*PASSAGE PROVIDED*:
# Camaro at Rolex 24 Hours of Daytona



## A/FX Nut (May 28, 2004)

Hi Guys and Gals,

Been watching the 24 Hours of Daytona. Camaro is there and looking good until this morning. The #57 Steveson Automotive Chevy Camaro lost 5th gear and had to stop and make repairs. 

I like this kind of racing. Really interesting and exciting to watch. 

Still about 7 1/2 hours to go. You can watch it on Speed Channel.


----------



## 1976Cordoba (Sep 20, 2000)

YES the house has been filled the sound of racing all weekend and I LOVE it.

Go Camaros!


----------



## smoke14 (Aug 16, 2009)

15 mins to go! I've been up all night watching via Speedchannel streaming. Tons of lead changes, poor weather made exciting race action!


Go Camaros :thumbsup::thumbsup:

the real-time digital x-ray device for checking drivers heads and necks involved in a wreck is waaay cool, I gotta look up the info on that!


----------



## smoke14 (Aug 16, 2009)

*Digital motion x-ray*

Here we go....http://www.dmxworks.com/


----------



## 1976Cordoba (Sep 20, 2000)

Congratulations to Porsche for two wins in a row! Anyone who can stick it to "Cheap" Ganassi is good by me.


----------



## Brian 1811 (Jan 17, 2009)

Awesome win by a debut team.


----------



## 82whiskey (Sep 6, 2009)

Comcast just hooked up my new service with Speed Channel today! 
How's that for timing!


----------



## A/FX Nut (May 28, 2004)

Stevenson Automotive Camaros took 4th and 10th place in GT. Mazda RX8 took the win in GT.


----------



## LeeRoy98 (Jul 8, 2005)

1976Cordoba said:


> Congratulations to Porsche for two wins in a row! Anyone who can stick it to "Cheap" Ganassi is good by me.


Ouch! Just curious, what is your beef with Ganassi Racing?

Gary
AKA LeeRoy98
www.marioncountyraceway.com


----------



## AfxToo (Aug 29, 2003)

> Mazda RX8 took the win in GT.


Zoom Zoom! Way to go on Wankel power.

The winning DP was running an SUV engine. Unsponsored, unheralded, overlooked, hidden behind the fawning press worshiping the creme de la creme celebrity drivers from other racing series, Action Express reminded us once again that on any given track, on any given day, when everyone is playing by the rules, when it comes down to man and machine versus another man and machine, anyone can win.

*YOUR TASKS*:
a – Extract every line in the listing that contains the string "between", matching case exactly.
b – Continue the Daytona thread, starting after its last post.
The Daytona thread and the listing have nothing to do with each other.

*RECORD LIST*:
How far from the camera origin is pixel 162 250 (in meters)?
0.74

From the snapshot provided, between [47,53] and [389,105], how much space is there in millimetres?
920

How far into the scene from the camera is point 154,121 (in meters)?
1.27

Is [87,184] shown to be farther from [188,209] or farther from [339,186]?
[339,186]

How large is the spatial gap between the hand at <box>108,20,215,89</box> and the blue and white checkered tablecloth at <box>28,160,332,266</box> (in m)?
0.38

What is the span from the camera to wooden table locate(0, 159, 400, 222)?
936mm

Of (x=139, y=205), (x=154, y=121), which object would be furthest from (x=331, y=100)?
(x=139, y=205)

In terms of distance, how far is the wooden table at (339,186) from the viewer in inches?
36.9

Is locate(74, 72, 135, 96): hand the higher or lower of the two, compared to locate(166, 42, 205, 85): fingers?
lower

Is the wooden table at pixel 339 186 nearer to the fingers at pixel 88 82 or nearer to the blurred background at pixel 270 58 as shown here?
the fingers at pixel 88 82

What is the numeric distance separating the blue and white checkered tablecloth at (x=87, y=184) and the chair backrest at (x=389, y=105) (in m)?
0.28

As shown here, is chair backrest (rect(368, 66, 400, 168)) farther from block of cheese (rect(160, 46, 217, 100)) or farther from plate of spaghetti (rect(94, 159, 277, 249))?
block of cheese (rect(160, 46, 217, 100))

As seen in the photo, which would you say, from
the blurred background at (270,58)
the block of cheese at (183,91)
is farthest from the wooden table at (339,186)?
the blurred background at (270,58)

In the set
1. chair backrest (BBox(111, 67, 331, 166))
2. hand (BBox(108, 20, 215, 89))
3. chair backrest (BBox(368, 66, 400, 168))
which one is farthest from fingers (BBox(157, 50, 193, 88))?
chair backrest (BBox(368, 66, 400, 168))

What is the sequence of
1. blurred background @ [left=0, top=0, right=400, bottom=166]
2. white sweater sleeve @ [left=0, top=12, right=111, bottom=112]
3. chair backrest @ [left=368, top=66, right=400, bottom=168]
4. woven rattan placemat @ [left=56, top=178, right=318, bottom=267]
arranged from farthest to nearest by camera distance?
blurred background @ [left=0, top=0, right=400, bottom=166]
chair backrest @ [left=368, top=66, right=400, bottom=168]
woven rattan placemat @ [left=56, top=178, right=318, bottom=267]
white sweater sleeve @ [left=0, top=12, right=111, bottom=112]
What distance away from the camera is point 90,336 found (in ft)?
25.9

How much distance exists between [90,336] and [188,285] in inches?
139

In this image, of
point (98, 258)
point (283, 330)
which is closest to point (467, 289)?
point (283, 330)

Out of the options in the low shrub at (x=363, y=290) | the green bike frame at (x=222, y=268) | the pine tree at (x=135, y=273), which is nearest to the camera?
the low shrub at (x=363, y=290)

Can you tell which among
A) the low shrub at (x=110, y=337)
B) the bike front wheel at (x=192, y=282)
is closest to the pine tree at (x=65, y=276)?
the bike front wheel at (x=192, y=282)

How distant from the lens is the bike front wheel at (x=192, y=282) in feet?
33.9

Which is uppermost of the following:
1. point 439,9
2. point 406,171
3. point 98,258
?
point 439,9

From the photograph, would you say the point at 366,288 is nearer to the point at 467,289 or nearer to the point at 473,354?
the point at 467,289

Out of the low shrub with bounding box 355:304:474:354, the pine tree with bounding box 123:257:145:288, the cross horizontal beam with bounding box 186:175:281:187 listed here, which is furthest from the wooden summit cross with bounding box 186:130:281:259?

*ANSWERS FOR THIS EXERCISE*:
a –
From the snapshot provided, between [47,53] and [389,105], how much space is there in millimetres?
How large is the spatial gap between the hand at <box>108,20,215,89</box> and the blue and white checkered tablecloth at <box>28,160,332,266</box> (in m)?
How much distance exists between [90,336] and [188,285] in inches?

b –
I hope the next big race at Daytona in a couple of weeks has a similar outcome, with an underdog pulling a huge upset.


----------



## roadrner (Jul 21, 1999)

Any availble pic of the Camaro?  rr


----------



## MomentumRacing (Nov 17, 2009)

I landed yesterday after doing 45 hours straight. I work for a Camaro team on the Continental Tire Series (race will be aired Feb 13th on SPEED). I then engineered a DP team for the 24... Grand-Am is a great series, if not for the racing, for the diversity of cars it offers, with even more new cars on the way (look for mercedes and a Challenger in GT later this year!) It's going to be a really good season once things get rolling.

Brial1811... Action Express is only new in name. That is actually the 2nd Brumos car from last year, same team... just a new name and number.


----------



## MomentumRacing (Nov 17, 2009)




----------



## Slott V (Feb 3, 2005)

Ya Baby it's awesome to see the Camaro back in racing. Been monitoring the build of the Stevenson Camaro GT-R's for a while now and it's great to see them do well at Daytona.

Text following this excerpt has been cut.